◆ Saved entries ◆
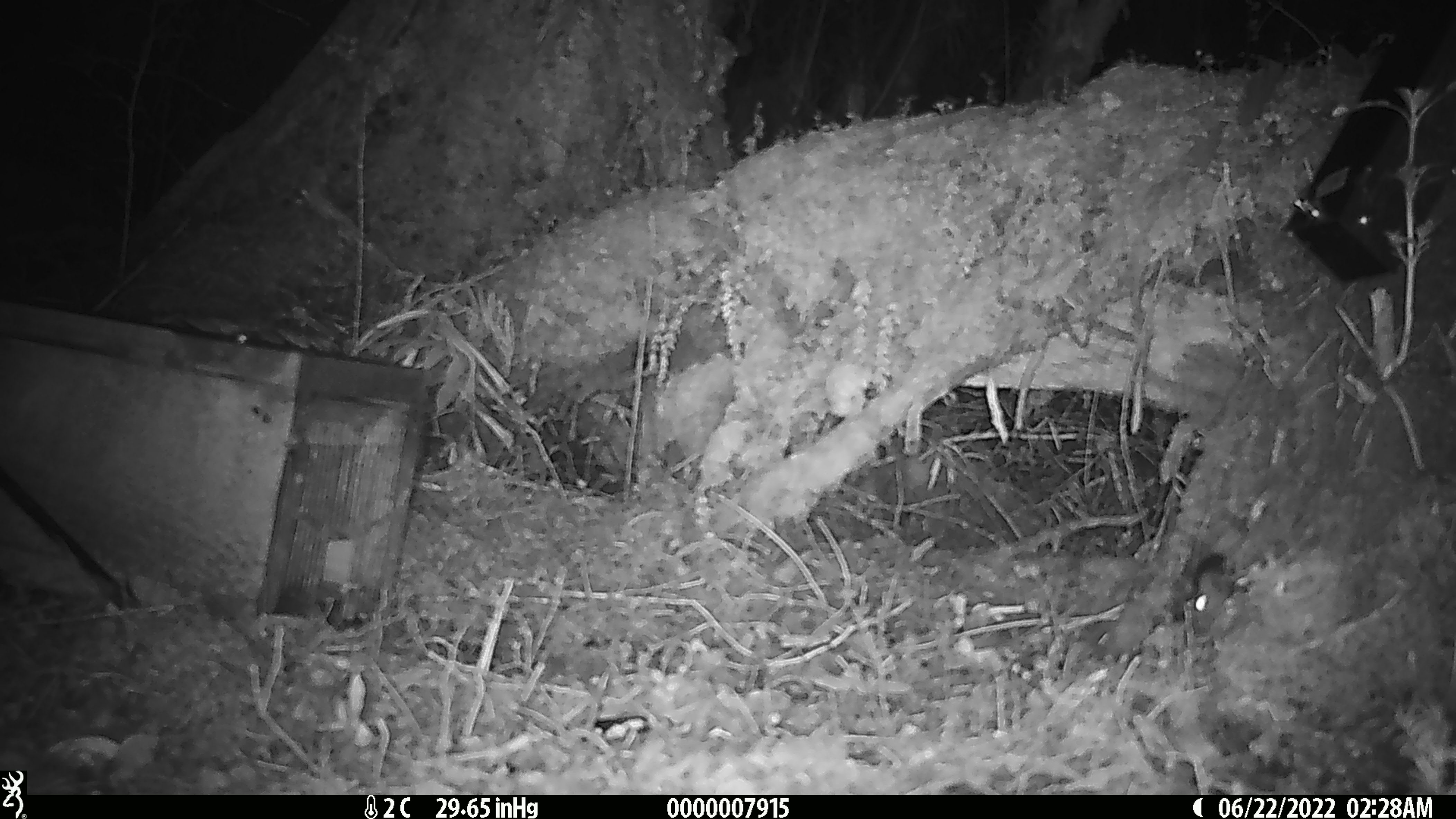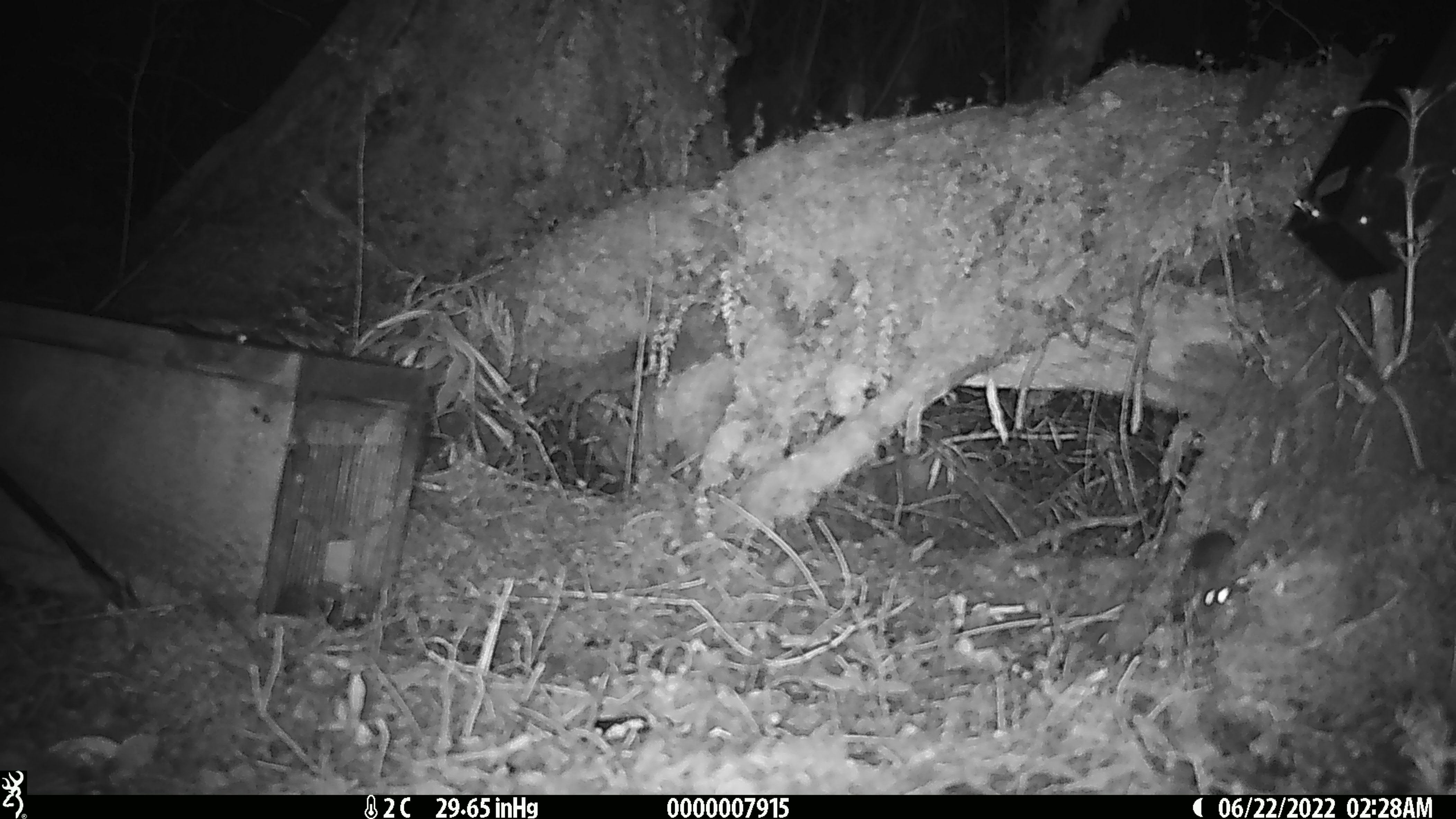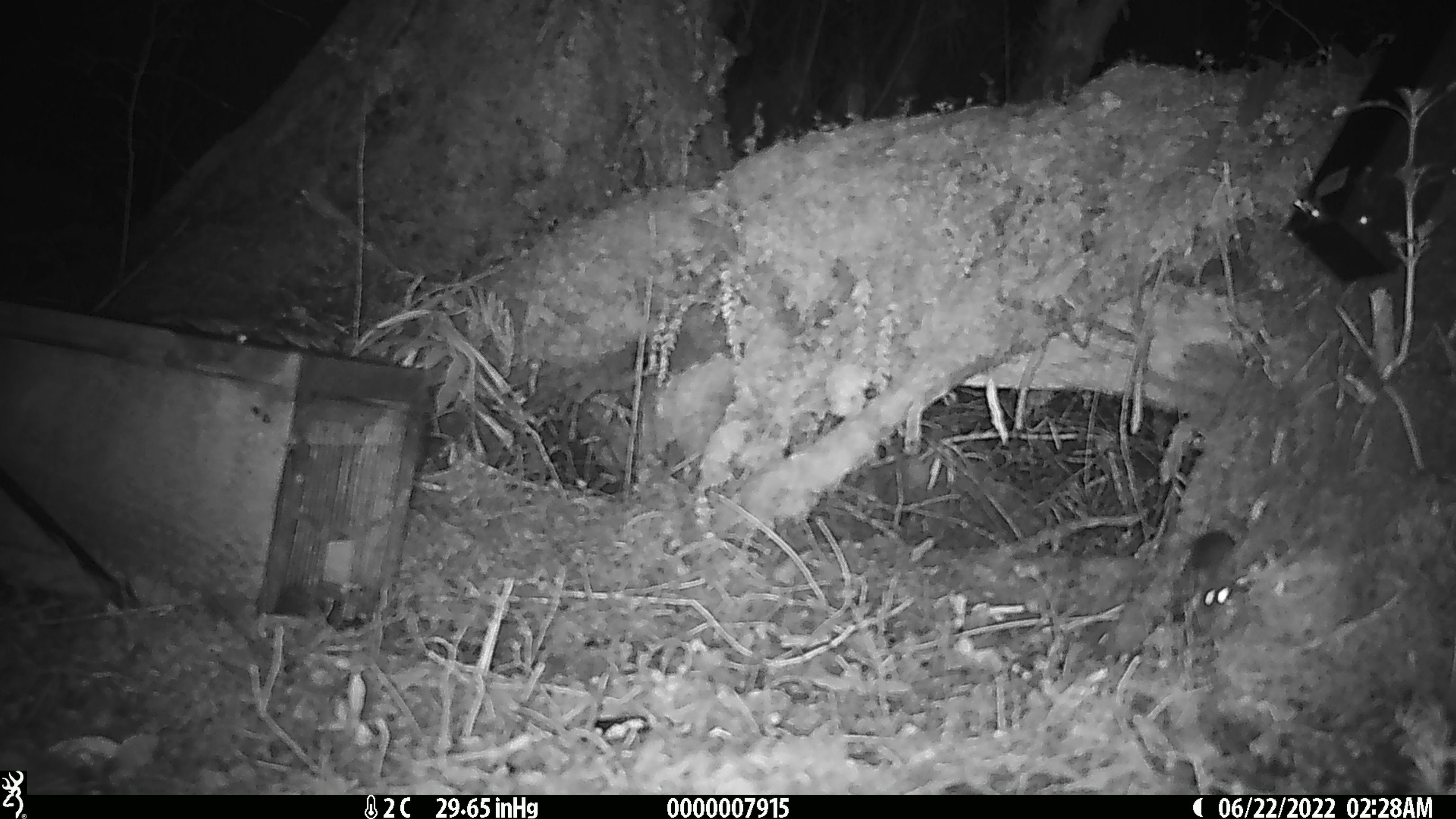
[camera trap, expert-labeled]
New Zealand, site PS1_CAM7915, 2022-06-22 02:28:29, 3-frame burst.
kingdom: Animalia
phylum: Chordata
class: Mammalia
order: Rodentia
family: Muridae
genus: Mus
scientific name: Mus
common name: mouse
Mouse (Mus).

◆ Exercise requirements ◆
From the line containing "phylum: Chordata" through the last line of the entries above, print every line exactly, including both ends, and nothing else.

◆ The answer ◆
phylum: Chordata
class: Mammalia
order: Rodentia
family: Muridae
genus: Mus
scientific name: Mus
common name: mouse
Mouse (Mus).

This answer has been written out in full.